Those are iconic words to any Star Trek fan–it’s the preferred drink of Captain Picard, as ordered from the Enterprise’s always-listening computer system. They also represent a vision of voice-activated, ubiquitous computing interfaces that took hold in sci-fi books and film nearly 70 years ago.
It’s taken a long time for our world to sync up to Picard’s, but with the advent of Kinect and voice recognition systems, it’s finally happening. “Writers from Heinlein to Doctorow envisioned a far more heads-up, cooperative, and simple way of engaging with technology,” explain a team of Frog technologists behind RoomE, a heads-up computing project. “We think we’ve also reached a point in our technological evolution that will allow many of these visions to become real.” Devised and built by Frog Fellow Jared Ficklin, RoomE is one of the first working examples of a type of ubiquitous computing interface only imagined for decades.

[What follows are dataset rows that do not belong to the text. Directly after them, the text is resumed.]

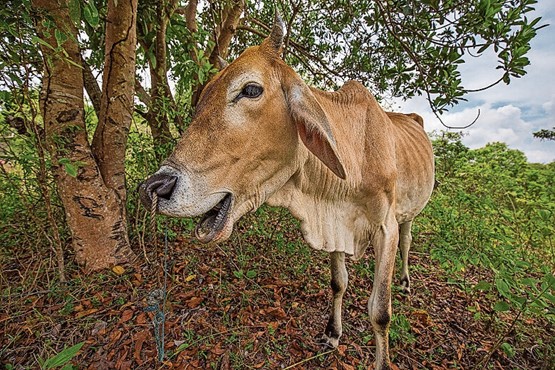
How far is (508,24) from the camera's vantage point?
7.54 feet

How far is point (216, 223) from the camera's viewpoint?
155 cm

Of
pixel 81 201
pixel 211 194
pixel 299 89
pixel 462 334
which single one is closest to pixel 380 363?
pixel 462 334

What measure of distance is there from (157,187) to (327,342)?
75.1 inches

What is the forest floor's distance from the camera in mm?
2117

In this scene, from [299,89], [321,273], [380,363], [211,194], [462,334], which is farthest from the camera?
[321,273]

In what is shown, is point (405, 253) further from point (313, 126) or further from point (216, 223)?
point (216, 223)

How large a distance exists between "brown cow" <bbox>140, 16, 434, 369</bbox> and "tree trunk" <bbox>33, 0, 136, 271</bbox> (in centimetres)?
137

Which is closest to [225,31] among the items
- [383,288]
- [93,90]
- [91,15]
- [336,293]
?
[93,90]

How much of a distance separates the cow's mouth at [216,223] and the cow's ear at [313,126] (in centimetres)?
51

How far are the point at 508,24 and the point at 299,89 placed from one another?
71.9 inches

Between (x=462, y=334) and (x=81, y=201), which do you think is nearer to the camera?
(x=81, y=201)

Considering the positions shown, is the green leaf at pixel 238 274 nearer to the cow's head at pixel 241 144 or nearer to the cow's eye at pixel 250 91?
the cow's head at pixel 241 144

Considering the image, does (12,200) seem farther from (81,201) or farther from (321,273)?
(321,273)

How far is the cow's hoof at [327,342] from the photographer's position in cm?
245
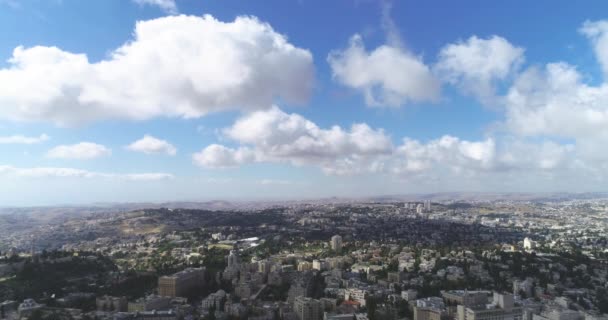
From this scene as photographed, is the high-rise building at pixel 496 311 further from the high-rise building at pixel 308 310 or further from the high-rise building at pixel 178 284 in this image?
the high-rise building at pixel 178 284

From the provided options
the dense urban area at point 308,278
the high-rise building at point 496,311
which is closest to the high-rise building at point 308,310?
the dense urban area at point 308,278

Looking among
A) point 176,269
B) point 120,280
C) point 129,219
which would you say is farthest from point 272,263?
point 129,219

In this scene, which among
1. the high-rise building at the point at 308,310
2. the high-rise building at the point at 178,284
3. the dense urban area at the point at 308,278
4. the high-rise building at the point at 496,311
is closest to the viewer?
the high-rise building at the point at 496,311

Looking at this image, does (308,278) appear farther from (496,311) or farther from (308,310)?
(496,311)

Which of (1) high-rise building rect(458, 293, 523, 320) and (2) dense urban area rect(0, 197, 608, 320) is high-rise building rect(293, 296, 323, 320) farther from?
(1) high-rise building rect(458, 293, 523, 320)

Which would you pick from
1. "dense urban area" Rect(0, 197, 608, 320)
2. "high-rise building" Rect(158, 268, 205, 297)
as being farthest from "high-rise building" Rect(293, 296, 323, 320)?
"high-rise building" Rect(158, 268, 205, 297)

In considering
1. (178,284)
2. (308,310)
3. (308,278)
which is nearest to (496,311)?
(308,310)
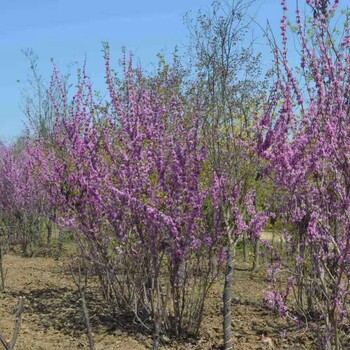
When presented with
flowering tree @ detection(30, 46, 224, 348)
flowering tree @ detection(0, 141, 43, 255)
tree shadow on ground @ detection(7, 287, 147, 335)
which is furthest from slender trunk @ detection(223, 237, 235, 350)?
flowering tree @ detection(0, 141, 43, 255)

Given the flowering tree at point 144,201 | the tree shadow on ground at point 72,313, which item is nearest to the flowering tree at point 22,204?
the tree shadow on ground at point 72,313

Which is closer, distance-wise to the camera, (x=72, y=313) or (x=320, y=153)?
(x=320, y=153)

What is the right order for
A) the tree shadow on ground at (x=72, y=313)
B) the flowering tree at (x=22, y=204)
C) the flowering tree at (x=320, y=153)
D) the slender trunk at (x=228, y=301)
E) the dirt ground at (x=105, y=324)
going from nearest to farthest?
1. the flowering tree at (x=320, y=153)
2. the slender trunk at (x=228, y=301)
3. the dirt ground at (x=105, y=324)
4. the tree shadow on ground at (x=72, y=313)
5. the flowering tree at (x=22, y=204)

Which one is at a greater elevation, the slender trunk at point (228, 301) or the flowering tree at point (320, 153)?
the flowering tree at point (320, 153)

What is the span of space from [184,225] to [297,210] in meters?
1.48

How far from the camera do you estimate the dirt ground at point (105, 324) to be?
18.5ft

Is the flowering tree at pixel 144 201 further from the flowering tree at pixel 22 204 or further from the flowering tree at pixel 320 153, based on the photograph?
the flowering tree at pixel 22 204

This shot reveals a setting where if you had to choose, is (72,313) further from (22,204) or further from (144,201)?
(22,204)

Installed at Frog’s Austin offices, RoomE’s hardware is all off-the-shelf: two Kinects provide an array of voice and motion sensors, while a series of projectors are positioned to turn any surface into a screen. The software is custom-built, using Microsoft Speech Recognition Engine, Computer Vision, and the Kinect SDK. “A lot of people seem to be working on various pieces, but no one has yet to combine them,” says Ficklin. “That’s one reason we had to build one for ourselves.” On YouTube, Ficklin uploads videos of himself pointing to certain lamps in an office and, in a friendly Texas lilt, telling RoomE to “turn on those lights.” He also turns them back on with a hand motion and then orders takeout from Yelp, tweets, controls the thermostat, and checks out the CCTV feed from the backyard–all using voice commands. “RoomE leverages the elegance of context,” the team at Frog explains. “The system knows who is in the room and what is in the room via computer vision. Therefore when the command is issued, RoomE calculates where the command came from, and, by putting the context together, the results can be placed where they best serve the user.”
Star Trek and Doctorow aren’t the sole basis for RoomE–contemporaneously speaking, the social cost of head-down computing was also an important jumping-off point for developing a radically new interaction model. As handheld technologies have become more ubiquitous, the behavioral dilemmas associated with them have intensified. On the one hand, smartphones and tablets make us more efficient. On the other hand, they make us anxious in a whole host of ways, from the rude friend who texts during dinner to the stress of choosing a restaurant from a Yelp page only one member of the group can see. The strong reaction to Google Glass illustrates further the as-yet-unknown social impact that will inevitably arise from the computing interfaces of the future. “These emotions–fear, shame, frustration, anxiety–all betray an experience gap,” says Ficklin. “The next pattern of computing will move in to close that gap.”
In truth, ubiquitous computing isn’t all that intuitive to humans. Our instinct is that a computer must be, like our bodies, a set of systems enclosed in a protective shell. But as we move beyond that computing pattern, we’ll begin to see computers that act like ecologies, rather than single organisms. A networked ecology of language and gesture sensors might not feel particularly natural to us today, but as an interaction model, it’s far more humanistic. “[It] has the potential to be more heads-up, allowing users to be present in their environment,” the designers explain. “Shared input and output offer solutions to the kinds of problems that arise when multiple people try to accomplish the same task via personal devices.” In some ways, Google Glass is attempting to solve the same problems by putting a screen between the user’s eye and the world. RoomE, meanwhile, makes the world itself into a screen.
When RoomE–or its offspring–does come to market, it’ll likely be as a set of technologies that make it possible to retrofit your home, piece by piece. Ficklin points to precedents like LuminAR, an MIT-born company that has hybridized a desktop lamp with a Pico projector and a camera to create an interface on any surface. “We imagine a form factor like a lightbulb with LED lighting, a camera, and a projector all built in so any surface under lighting could become a display,” he says. The lightbulbs you buy at the store may one day contain integrated sensors and micro-projectors, while light switches might be bundled with sensors and microphones.
For now, RoomE will remain internal, a teaching model and proof of concept spurred by the team’s mantra, “Think by Making. Deliver by Demo.” But it’s easy to imagine the impact of the system at a broader scale. “Eventually, room-size computing will touch everything,” Ficklin explains. “Where? Anywhere you bring out your smartphone, but then feel slightly shamed by bringing out your smartphone. Anywhere you bring out your smartphone but wish you did not have to unlock it to do what you are about to do. Anytime you hand your smartphone to someone else but really hope they don’t hit the home button and fire up your email and you have to watch them like a hawk. Anywhere you wish you could plug your smartphone into a projector.”
Someday, systems descended from experiments like RoomE will transform how we interact with computers on a citywide scale. For now, it’s enough to work out the kinks involved in simply turning off a light. “We feel we’ve found a great new sweet spot between virtuoso hand waving or having to sound like Captain Kirk,” Ficklin says. “Sometimes there is a lot of value in closing the small gaps.”